Dr. Shekhar Kedia’s interview with Bio Patrika hosting “Vigyan Patrika”, a series of author interviews. Dr. Kedia is Postdoctoral fellow in the lab of Dr. Deepak Nair at Centre for Neuroscience, Indian Institute of Science (IISc), Bangalore, India. Dr. Kedia published a paper titled “Alteration in synaptic nanoscale organization dictates amyloidogenic processing in Alzheimer’s disease” in iScience (2020) as a first author.
How would you explain your paper’s key results to the non-scientific community?
Neurons are the fundamental building blocks of the brain. Synapses are connections that dictate the efficiency of the flow of information between neurons transmitting a signal from the presynaptic neuron to the postsynaptic counterpart (Fig. 1). The alterations in the molecular makeup of the synapses are implicated in a variety of diseases. It is also believed to affect higher cognitive abilities, like learning and memory. Neurodegenerative diseases like Alzheimer’s disease (AD) are postulated to begin as a synaptopathy, i.e., illness of synapses. In AD, peptides called Amyloid beta (Aβ) are deposited in several brain regions, leading to memory loss. Aβ is derived by the breakdown of a protein called Amyloid Precursor Protein (APP) by the sequential action of enzymes called Secretases through the amyloidogenic pathway.
Our study showed how the major components of the amyloidogenic machinery namely, APP and secretases are organized at the level of synapses at the nanoscale (Fig.1). Using state-of-the-art super-resolution microscopy techniques allows us to visualize these molecules at synapses with a spatial resolution of few tens of nanometers. We found that APP and Secretases are organized into nanoscale clusters called as “Nanodomains” (Fig. 1, 2). We further demonstrated that this organization is different between functional compartments of the synapse and changes in such an organization contribute to the onset of AD. In simpler terms, we investigated the role of slow-moving, densely populated APP clusters (“sitting duck”) and rapidly diffusing, APP monomers (“movers and shakers”) as being advantageous to produce detrimental peptides and discovered that this production increases with a higher number of confined APP or Secretases molecules inside a nanodomain in a simulated vesicle. It was validated in multiple models of AD like brain slices from mice models and human brain slices from neuropathologically confirmed AD patients.
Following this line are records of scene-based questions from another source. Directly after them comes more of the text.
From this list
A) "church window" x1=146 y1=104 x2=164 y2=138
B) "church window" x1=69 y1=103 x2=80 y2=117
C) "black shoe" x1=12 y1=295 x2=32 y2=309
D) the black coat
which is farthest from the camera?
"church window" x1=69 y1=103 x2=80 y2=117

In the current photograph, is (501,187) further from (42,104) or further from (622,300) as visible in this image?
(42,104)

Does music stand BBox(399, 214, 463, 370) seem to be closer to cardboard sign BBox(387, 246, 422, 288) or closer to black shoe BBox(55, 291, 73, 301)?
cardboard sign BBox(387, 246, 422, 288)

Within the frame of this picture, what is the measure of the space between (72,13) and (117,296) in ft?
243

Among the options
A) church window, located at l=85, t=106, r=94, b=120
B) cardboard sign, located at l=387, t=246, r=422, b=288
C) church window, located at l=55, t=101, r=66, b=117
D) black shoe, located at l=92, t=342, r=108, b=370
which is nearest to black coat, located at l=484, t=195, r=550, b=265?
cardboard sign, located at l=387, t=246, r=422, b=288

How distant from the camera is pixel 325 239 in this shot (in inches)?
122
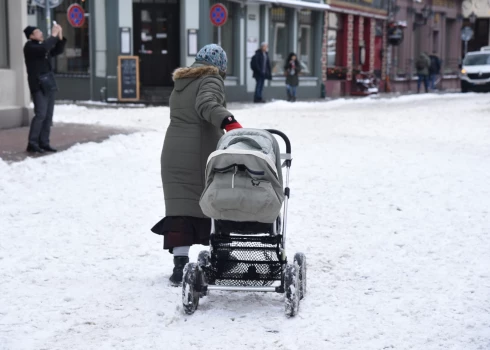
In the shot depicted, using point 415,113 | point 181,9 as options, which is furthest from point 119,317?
point 181,9

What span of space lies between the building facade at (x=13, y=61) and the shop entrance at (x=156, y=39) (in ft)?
34.1

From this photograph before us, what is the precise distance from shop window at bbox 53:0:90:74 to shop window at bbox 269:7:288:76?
7.57 m

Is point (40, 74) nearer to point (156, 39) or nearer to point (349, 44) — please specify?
point (156, 39)

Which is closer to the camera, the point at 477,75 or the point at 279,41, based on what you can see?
the point at 279,41

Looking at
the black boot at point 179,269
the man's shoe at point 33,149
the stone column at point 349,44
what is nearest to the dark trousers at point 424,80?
the stone column at point 349,44

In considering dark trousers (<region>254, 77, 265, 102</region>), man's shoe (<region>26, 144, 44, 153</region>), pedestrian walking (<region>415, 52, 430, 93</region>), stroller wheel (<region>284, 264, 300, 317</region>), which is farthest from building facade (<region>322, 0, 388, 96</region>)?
stroller wheel (<region>284, 264, 300, 317</region>)

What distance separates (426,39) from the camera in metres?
Result: 44.8

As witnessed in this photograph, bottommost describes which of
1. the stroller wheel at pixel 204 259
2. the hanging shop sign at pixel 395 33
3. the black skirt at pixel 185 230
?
the stroller wheel at pixel 204 259

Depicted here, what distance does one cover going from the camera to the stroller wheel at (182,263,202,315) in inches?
210

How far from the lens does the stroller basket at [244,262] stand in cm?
551

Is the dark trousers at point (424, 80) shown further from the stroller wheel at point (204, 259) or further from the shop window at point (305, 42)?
the stroller wheel at point (204, 259)

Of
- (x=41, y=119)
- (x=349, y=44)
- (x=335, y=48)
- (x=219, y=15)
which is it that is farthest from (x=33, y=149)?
(x=349, y=44)

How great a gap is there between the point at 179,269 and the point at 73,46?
20.8 meters

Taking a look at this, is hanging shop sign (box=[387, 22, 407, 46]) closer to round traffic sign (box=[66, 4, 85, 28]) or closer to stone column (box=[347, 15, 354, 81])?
stone column (box=[347, 15, 354, 81])
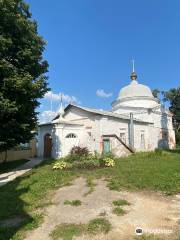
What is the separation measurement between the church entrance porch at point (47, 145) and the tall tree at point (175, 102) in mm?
29842

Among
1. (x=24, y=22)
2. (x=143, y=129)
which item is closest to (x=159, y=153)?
(x=143, y=129)

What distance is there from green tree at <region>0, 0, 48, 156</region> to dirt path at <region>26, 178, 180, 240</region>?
6.36m

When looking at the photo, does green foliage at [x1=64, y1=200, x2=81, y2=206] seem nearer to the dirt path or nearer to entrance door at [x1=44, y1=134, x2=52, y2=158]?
the dirt path

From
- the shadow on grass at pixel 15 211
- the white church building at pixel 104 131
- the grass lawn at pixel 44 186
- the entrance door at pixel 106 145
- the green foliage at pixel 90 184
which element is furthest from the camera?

“[…] results highlight a new way of regulating the toxic products formed through the amyloidogenic pathway, providing a new dimension to AD therapeutics.”
What are the possible consequences of these findings for your research area?
To the best of our knowledge, we demonstrate for the first time how nanoscale alterations in the molecular fingerprints of the amyloidogenic machinery lead to long-term deficits, as seen in AD. These findings open an entirely new avenue for designing early intervention therapeutic targets for AD. Nanoscale smart probes targeting the chemical composition of APP or Secretases nanodomains could be the focus for next-generation therapeutic strategies. Therefore, these results highlight a new way of regulating the toxic products formed through the amyloidogenic pathway, providing a new dimension to AD therapeutics.
What was the exciting moment (eureka moment) during your research?
The best moment in research is when the “predictions” obtained through in silico simulations are validated experimentally. The “eureka” moment for me was when we found that nanoscale compositionality of APP and secretases are altered in brain slices obtained from both mice and humans. These results reinforced our mathematical simulations. It was exciting to see the investigations in human brain slices falling in line with mathematical predictions.
What do you hope to do next?
I want to continue exploring Alzheimer’s disease nanobiology. I firmly believe that interdisciplinary research is crucial to understand AD better and develop newer therapeutics. In this context, I intend to explore AD therapeutics with interdisciplinary research spanning several disciplines like nanoscience, neuroscience, and materials science. My future interests are designing smart nanomaterials that can cross the blood-brain barrier to modulate the nanoscale organization of the multiple components of the amyloidogenic machinery.
Where do you seek scientific inspiration?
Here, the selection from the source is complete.